--- QUOTED PASSAGE ---
This year's theme, Institution, is a timely one since today is a world full of change. Be it in gender rights, the shift in conversation of rape culture, sexuality and even the government, has been on a steady momentum of nuanced discussions. More voices are able to be heard with the help of social media, and this change may be difficult and uncomfortable, but ultimately good. The films curated this year bring this necessary discomfort onto the film screen, dating all the way back to 1970, and will carry this conversation further - that institutions are ultimately made to serve the people and will always remain challenged.

Festival Directors Miss Claudia Loo and Miss Lee Yi Jia share with B-Side on their roles, censorship and a film they would like to recommend as part of this year's line up.

Share with us a bit of what you study at NTU, and how you found yourselves as Festival Directors for Perspectives.

YJ: Claud and I are both majors in Communication Studies in NTU. Personally, I have been gearing my studies towards more film-centric courses, which is why I eventually found myself taking on Perspectives Film Festival. In case you didn’t already know, PFF is offered by the Wee Kim Wee School of Communication and Information (WKWSCI) as a practicum module. I was very drawn to the course, so this is actually the second time I’m taking it, haha. Why I chose to be one of the Festival Directors this time was because I really wanted to the push the festival beyond that of a module, hopefully allowing it to leave a deeper impression on the local film-going scene.

CL: I entered WKWSCI wanting to get into publication design, so I took more journalism and advertising modules in my first year and kept photography and videography as side hobbies. I took my first film module in year two, and that’s where I started to marry my background in events and project management with film production. I’m usually the producer or art director for film projects and I’ve done a few art events before Perspectives, so I wanted to combine these skill sets and channel them into one last event before graduation.

--- DATA BLOCK ---
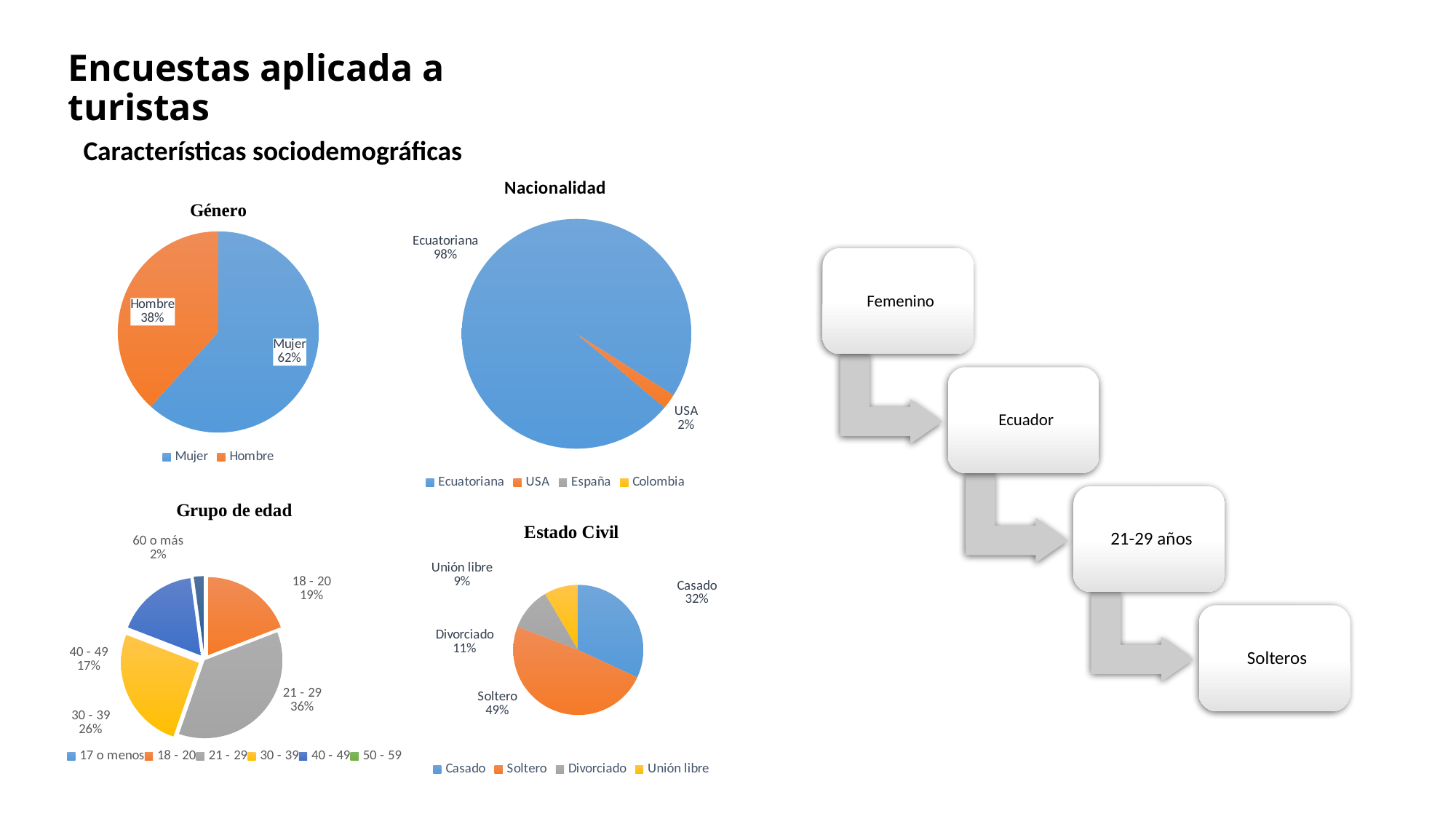
In the Grupo de edad chart, which labelled age group has the smallest share? 60 o más In the Estado Civil chart, what share is Soltero? 49% In the Nacionalidad chart, which nationality has the largest share? Ecuatoriana How many entries does the legend of the Nacionalidad chart list? 4 In the Género chart, what share of respondents are Mujer? 62% What kind of chart is the Género chart? Pie chart In the Grupo de edad chart, which is larger, the 30 - 39 share or the 40 - 49 share? 30 - 39 In the Nacionalidad chart, what share is labelled USA? 2% In the Género chart, what is the difference between the Mujer and Hombre shares? 24% In the Estado Civil chart, which category has the smallest share? Unión libre In the Estado Civil chart, what is the difference between the Casado and Divorciado shares? 21% In the Grupo de edad chart, what share is the 21 - 29 group? 36%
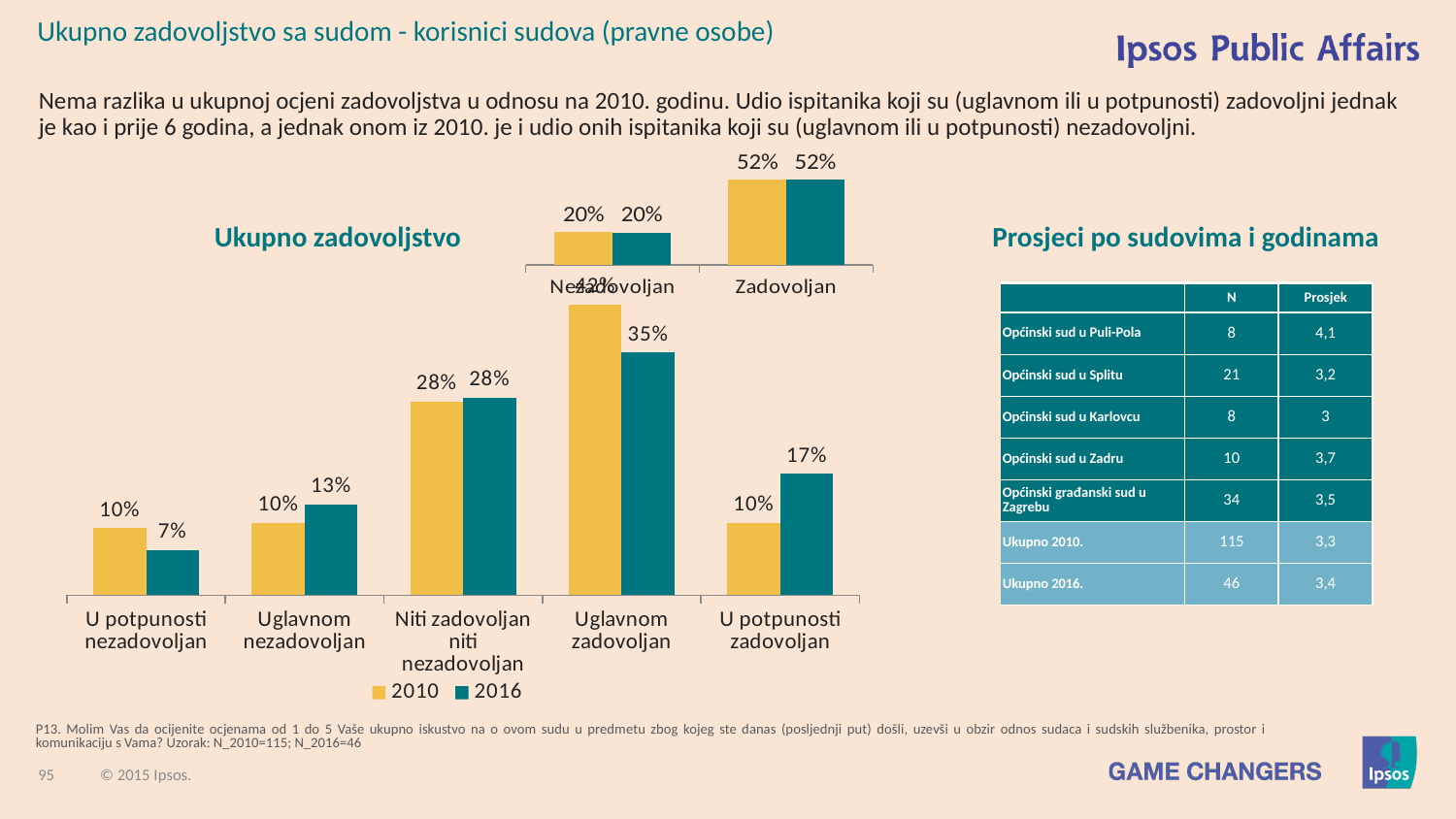
In the 'Ukupno zadovoljstvo' chart, what is the 2016 value for 'Uglavnom zadovoljan'? 35% In the 'Ukupno zadovoljstvo' chart, what is the 2016 value for 'U potpunosti zadovoljan'? 17% In the 'Ukupno zadovoljstvo' chart, for 'Uglavnom nezadovoljan', which year has the larger value, 2010 or 2016? 2016 How many categories are shown on the x axis of the 'Ukupno zadovoljstvo' chart? 5 In the small chart at the top of the slide with categories 'Nezadovoljan' and 'Zadovoljan', what is the 2016 value for 'Zadovoljan'? 52% In the 'Ukupno zadovoljstvo' chart, what is the 2010 value for 'Niti zadovoljan niti nezadovoljan'? 28% In the 'Ukupno zadovoljstvo' chart, which category has the highest 2016 value? Uglavnom zadovoljan What type of chart is the 'Ukupno zadovoljstvo' chart? Bar chart How many series does the legend of the 'Ukupno zadovoljstvo' chart list? 2 In the 'Ukupno zadovoljstvo' chart, which category has the lowest 2016 value? U potpunosti nezadovoljan In the 'Ukupno zadovoljstvo' chart, what is the difference between the 2016 and 2010 values for 'U potpunosti zadovoljan'? 7% In the 'Ukupno zadovoljstvo' chart, what is the 2016 value for 'U potpunosti nezadovoljan'? 7%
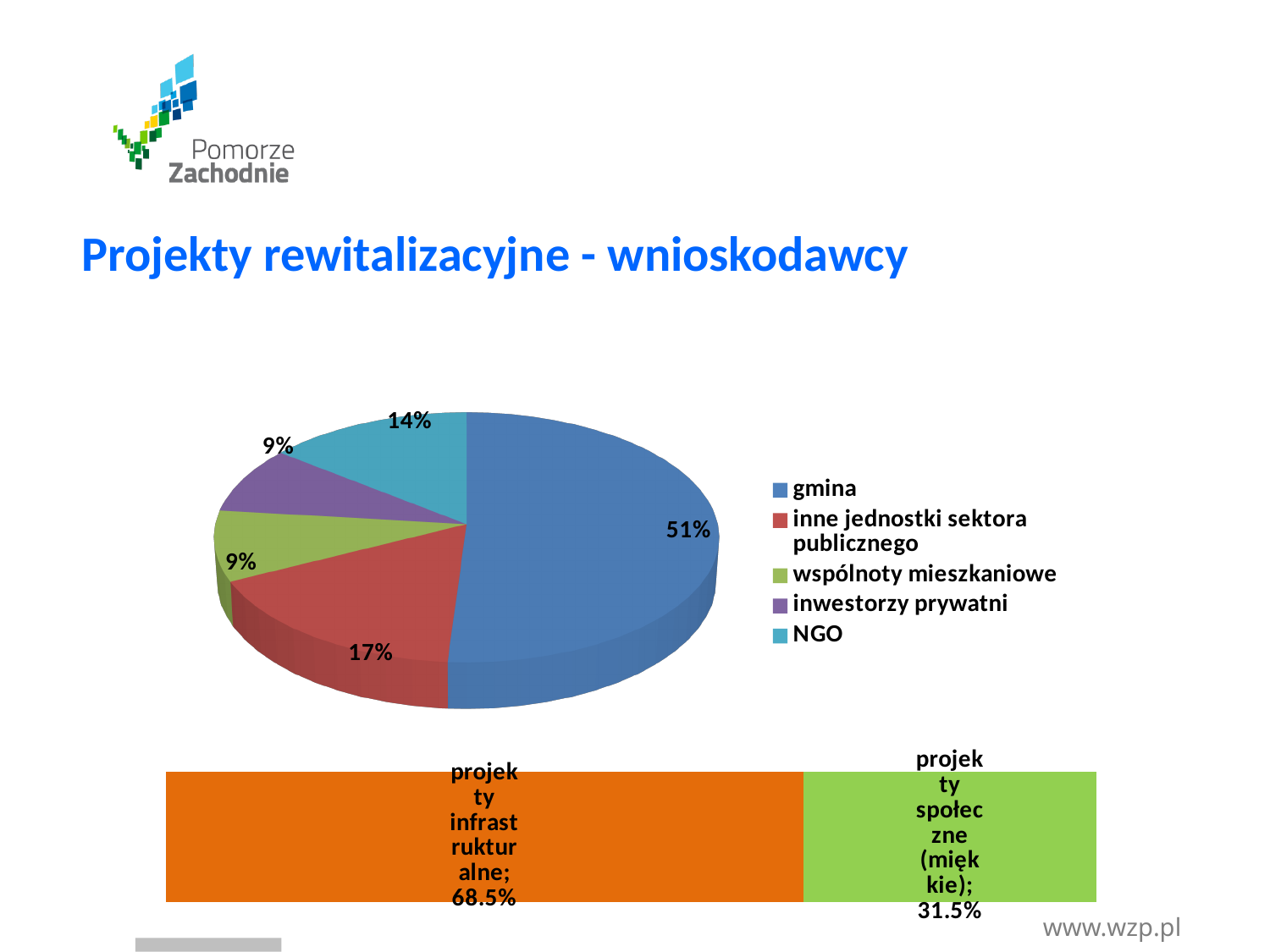
In the pie chart, what share does NGO have? 14% In the pie chart, what share does gmina have? 51% In the pie chart, which category has the largest share? gmina In the pie chart, what colour is the gmina slice? blue In the pie chart, what is the difference between the shares of gmina and inne jednostki sektora publicznego? 34% In the pie chart, which is larger: the share of NGO or the share of inwestorzy prywatni? NGO In the pie chart, how many slices are there? 5 In the pie chart, what share does inne jednostki sektora publicznego have? 17% In the pie chart, how many entries does the legend list? 5 In the bar chart at the bottom of the slide, what is the value for projekty społeczne (miękkie)? 31.5% What type of chart is shown at the bottom of the slide? bar chart In the bar chart at the bottom of the slide, what is the value for projekty infrastrukturalne? 68.5%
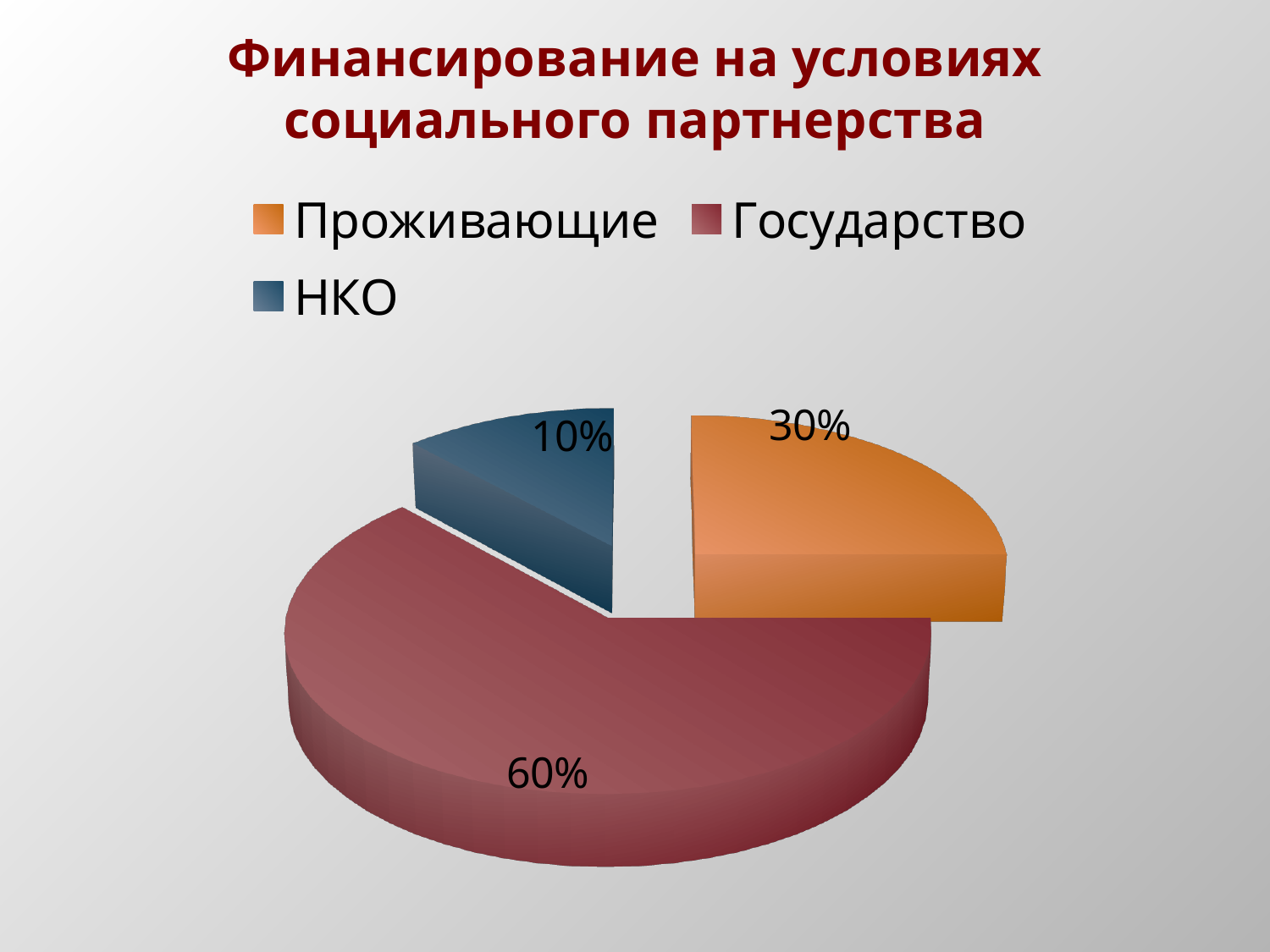
What share of the pie does НКО have? 10% How many categories are shown in the pie chart? 3 Which colour represents НКО in the legend? Blue Which category has the largest slice of the pie? Государство Which category has the smallest slice of the pie? НКО What is the title of the chart? Финансирование на условиях социального партнерства What kind of chart is shown on the slide? Pie chart What is the difference in percentage points between Проживающие and НКО? 20% What share of the pie does Проживающие have? 30% Which is larger, the share for Проживающие or the share for НКО? Проживающие What share of the pie does Государство have? 60% What is the difference in percentage points between Государство and Проживающие? 30%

--- YOUR TASKS ---
#1 Decide whether each statement agrees with the film festival interview. Answer yes or no for each, and quote the words from the film festival interview that decide it.
(a) Both Festival Directors major in Communication Studies at NTU.
(b) Lee Yi Jia is taking the Perspectives Film Festival module for the first time.
(c) Claudia Loo took her first film module in her first year.
#2 According to the film festival interview, which school offers Perspectives Film Festival as a practicum module?

--- TASK-BY-TASK OUTPUTS ---
#1
(a) Yes: "Claud and I are both majors in Communication Studies in NTU."
(b) No: "this is actually the second time I’m taking it"
(c) No: "I took my first film module in year two"

#2 The Wee Kim Wee School of Communication and Information (WKWSCI).